How is a tongue-tie treated?
And a tongue-tie doesn't resolve on its own: Long-term tongue-tie symptoms in growing children include poor oral hygiene, stunted oral growth, sleep apnea, mouth breathing and even tension in the neck and shoulders. "All of these can impact children in other areas of development," O'Connor says, "including learning struggles, speech impediments and a multitude of issues while eating."
But there's hope. O'Connor says the surgical release of a tongue-tie is simple.
"As difficult as it can be to have these oral issues diagnosed, the procedure to release the ties is simple, especially in babies," she says. "[The tie is] released using a laser or surgical scissors and generally takes about five minutes."
Dickerson suggests children see an orthodontist by age 7: That way if a tongue, lip, or cheek-tie went previously undetected, it can be caught before causing long-term health problems in the teen and adult years.
Relief for tongue-tied babies
Krissy Hadick, who lives in California and blogs at The Hadicks, says her son had a tongue-tie that went undiagnosed until he was 4 months old.
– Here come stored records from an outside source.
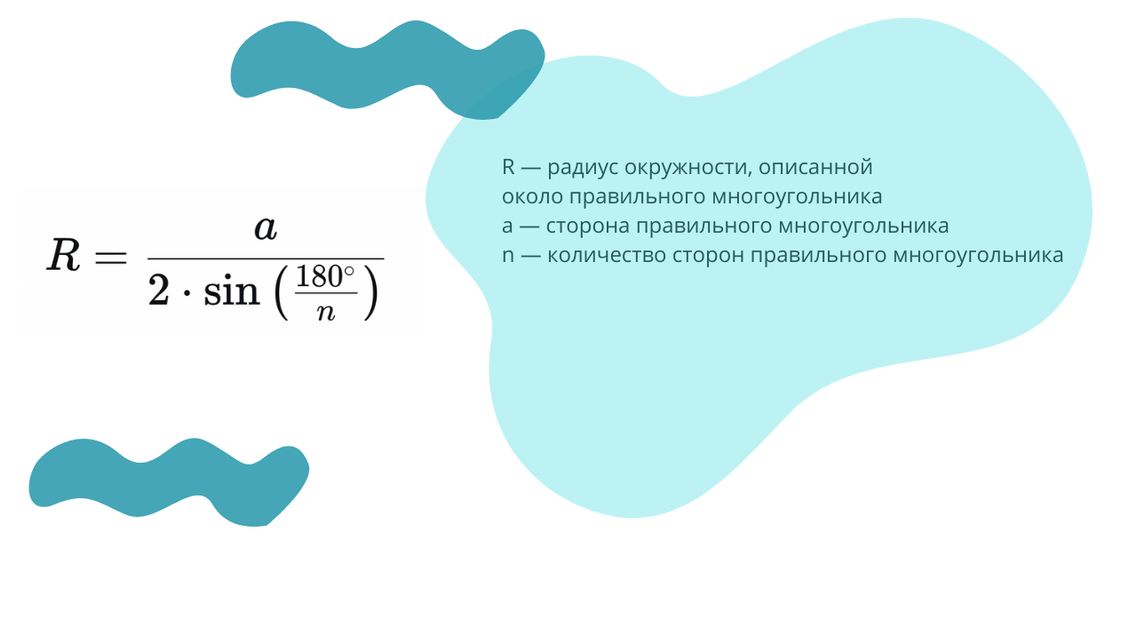 $R = \frac{a}{2 \cdot \sin\left(\frac{180^\circ}{n}\right)}$

R — радиус окружности, описанной около правильного многоугольника
a — сторона правильного многоугольника
n — количество сторон правильного многоугольника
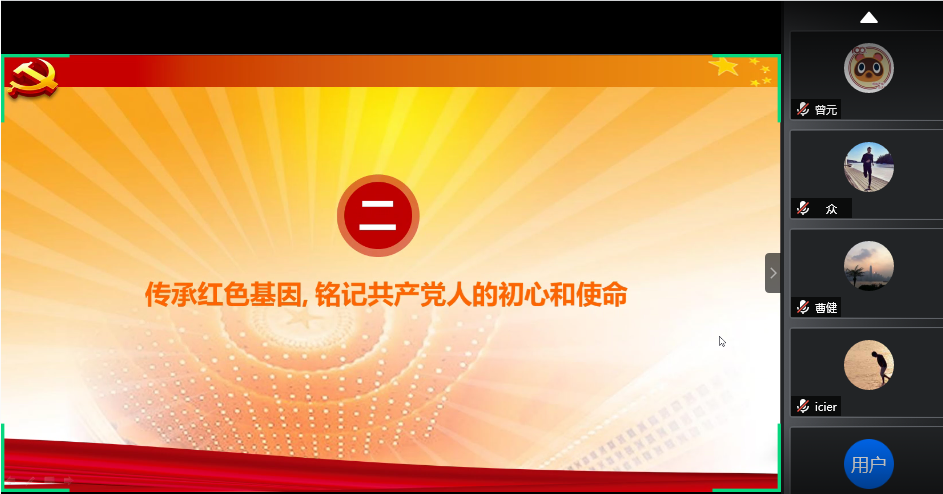 二

传承红色基因, 铭记共产党人的初心和使命

曾元

众

曹健

icier

用户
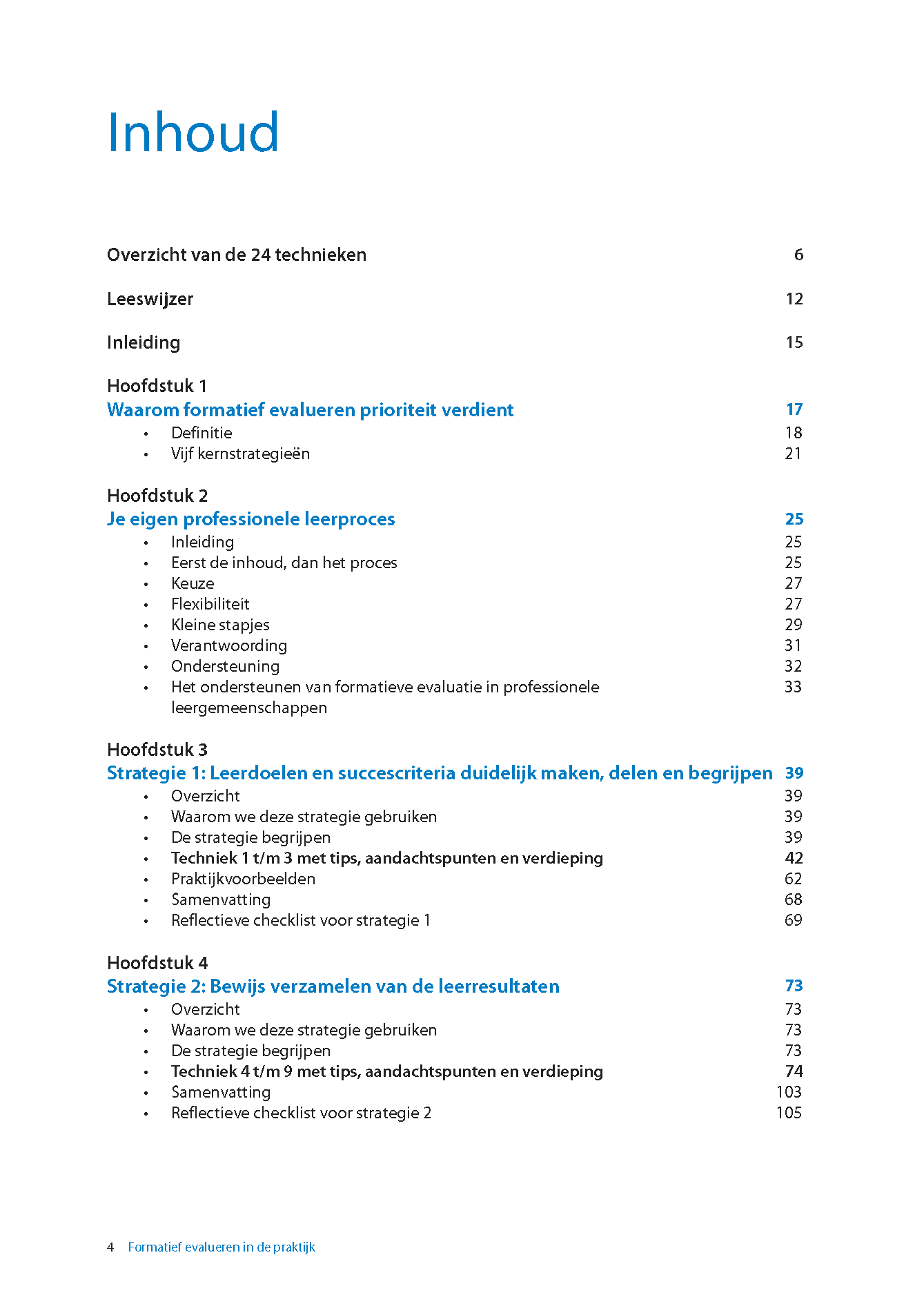 Inhoud

Overzicht van de 24 technieken 6

Leeswijzer 12

Inleiding 15

Hoofdstuk 1
Waarom formatief evalueren prioriteit verdient 17
• Definitie 18
• Vijf kernstrategieën 21

Hoofdstuk 2
Je eigen professionele leerproces 25
• Inleiding 25
• Eerst de inhoud, dan het proces 25
• Keuze 27
• Flexibiliteit 27
• Kleine stapjes 29
• Verantwoording 31
• Ondersteuning 32
• Het ondersteunen van formatieve evaluatie in professionele leergemeenschappen 33

Hoofdstuk 3
Strategie 1: Leerdoelen en succescriteria duidelijk maken, delen en begrijpen 39
• Overzicht 39
• Waarom we deze strategie gebruiken 39
• De strategie begrijpen 39
• Techniek 1 t/m 3 met tips, aandachtspunten en verdieping 42
• Praktijkvoorbeelden 62
• Samenvatting 68
• Reflectieve checklist voor strategie 1 69

Hoofdstuk 4
Strategie 2: Bewijs verzamelen van de leerresultaten 73
• Overzicht 73
• Waarom we deze strategie gebruiken 73
• De strategie begrijpen 73
• Techniek 4 t/m 9 met tips, aandachtspunten en verdieping 74
• Samenvatting 103
• Reflectieve checklist voor strategie 2 105

4 Formatief evalueren in de praktijk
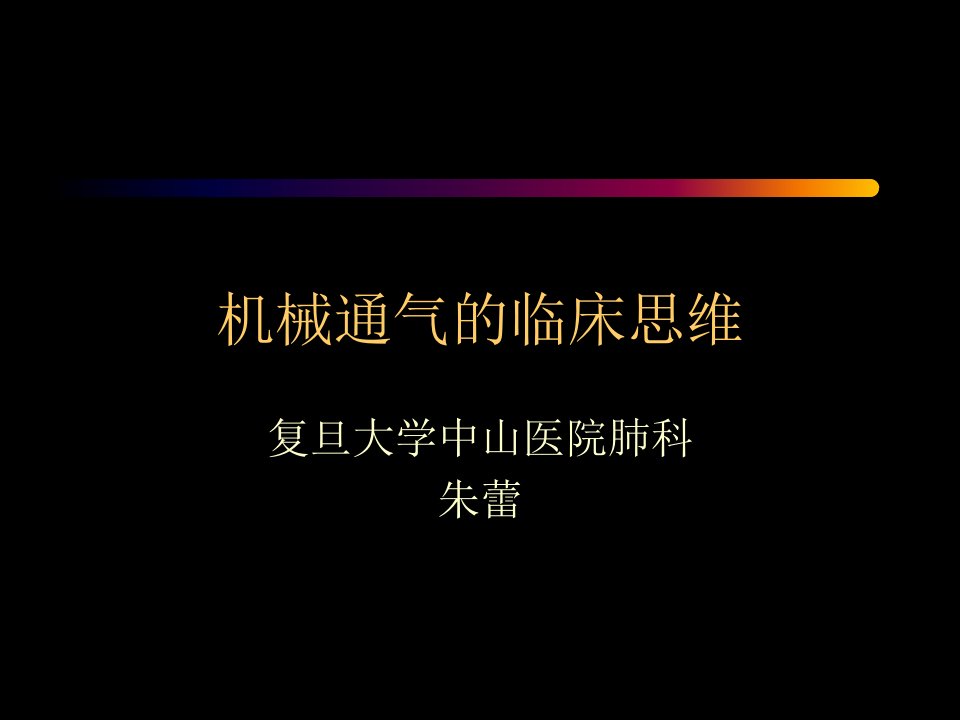 机械通气的临床思维

复旦大学中山医院肺科
朱蕾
Hadick says her baby showed symptoms of colic from birth, but neither his pediatrician nor lactation consultants ever caught the tongue-tie.
"He would nurse around the clock every hour," she recalls. "Being a first-time parent, I assumed he just had colic."
Hadick shares having a diagnosis, followed by what she describes as a "fairly simple procedure" to correct the condition was life-changing.
"It was when I described the patterns of my son's constant feeding and not sleeping that our local sleep training consultant suggested I should get him analyzed for a tongue-tie," she says. "It was like night and day. After our son's tongue-tie was fixed, the crying finally began to subside."